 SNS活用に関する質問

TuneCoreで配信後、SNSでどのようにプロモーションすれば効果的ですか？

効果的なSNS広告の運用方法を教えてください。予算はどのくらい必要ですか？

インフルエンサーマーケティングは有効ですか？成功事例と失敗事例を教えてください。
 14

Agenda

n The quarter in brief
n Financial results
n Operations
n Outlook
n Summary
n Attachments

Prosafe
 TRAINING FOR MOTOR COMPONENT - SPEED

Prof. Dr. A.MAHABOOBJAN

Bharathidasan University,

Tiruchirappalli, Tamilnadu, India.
● ● ● ● ●
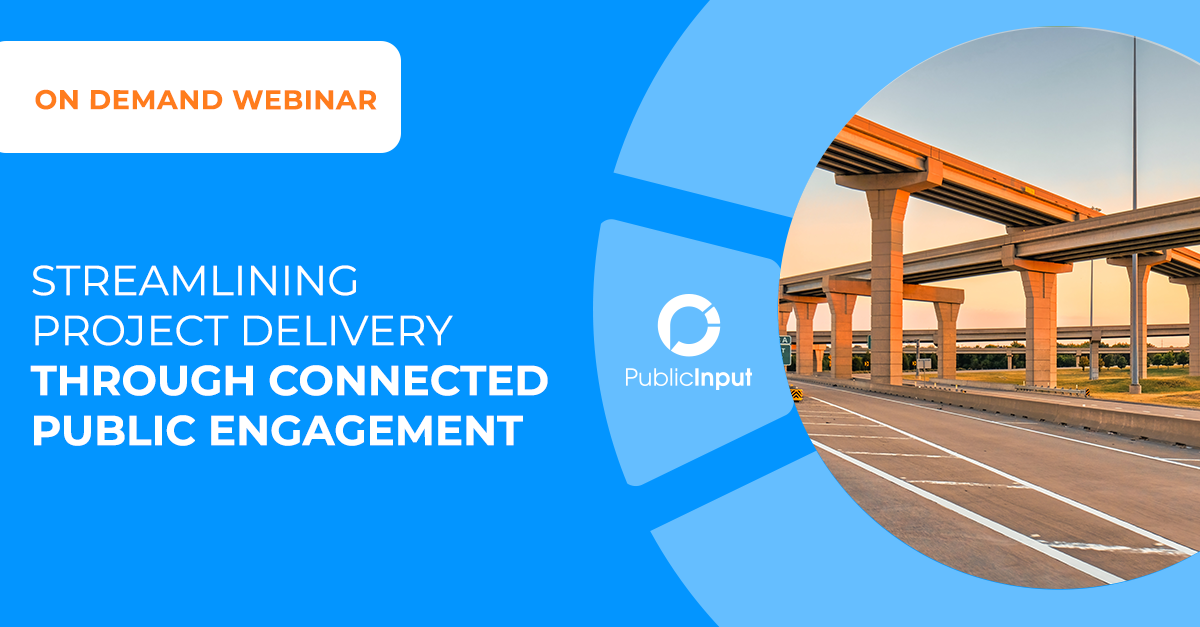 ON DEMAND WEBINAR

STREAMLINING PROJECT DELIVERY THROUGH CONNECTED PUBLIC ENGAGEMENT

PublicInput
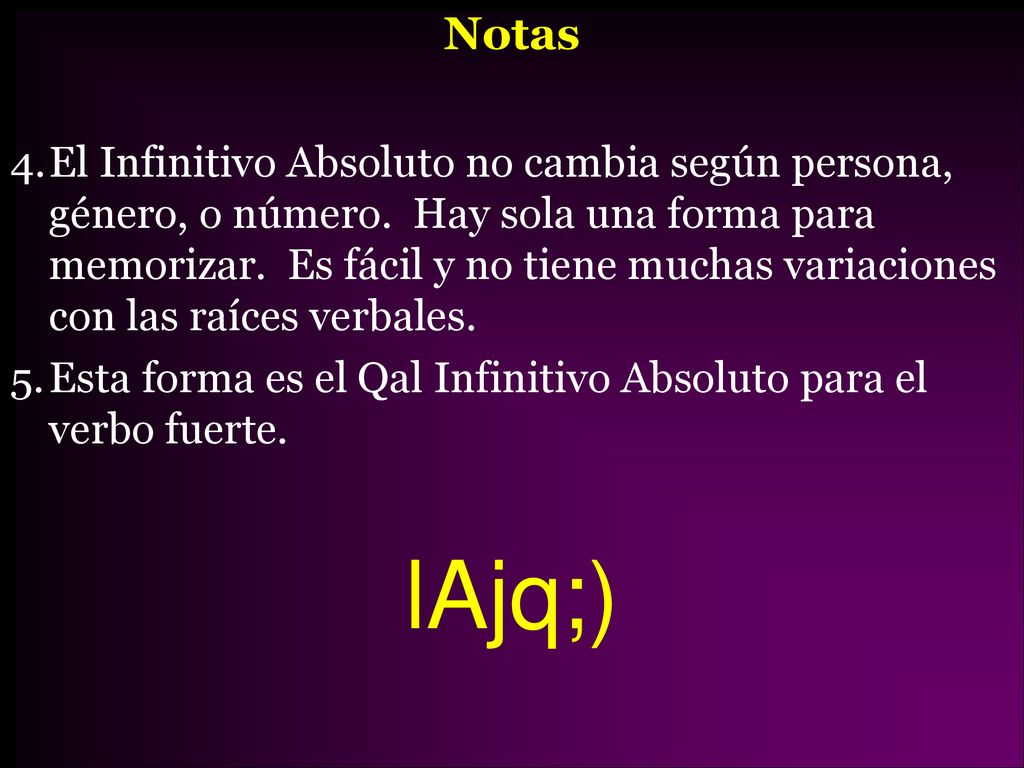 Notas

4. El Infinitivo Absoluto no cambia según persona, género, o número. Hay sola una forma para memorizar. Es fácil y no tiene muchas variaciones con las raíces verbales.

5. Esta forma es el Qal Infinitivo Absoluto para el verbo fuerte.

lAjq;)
● ● ● ● ●
_Exercise description_. How many lines in the records hold the string "Absoluto"? Reply with the number only.

_Expected output_. 2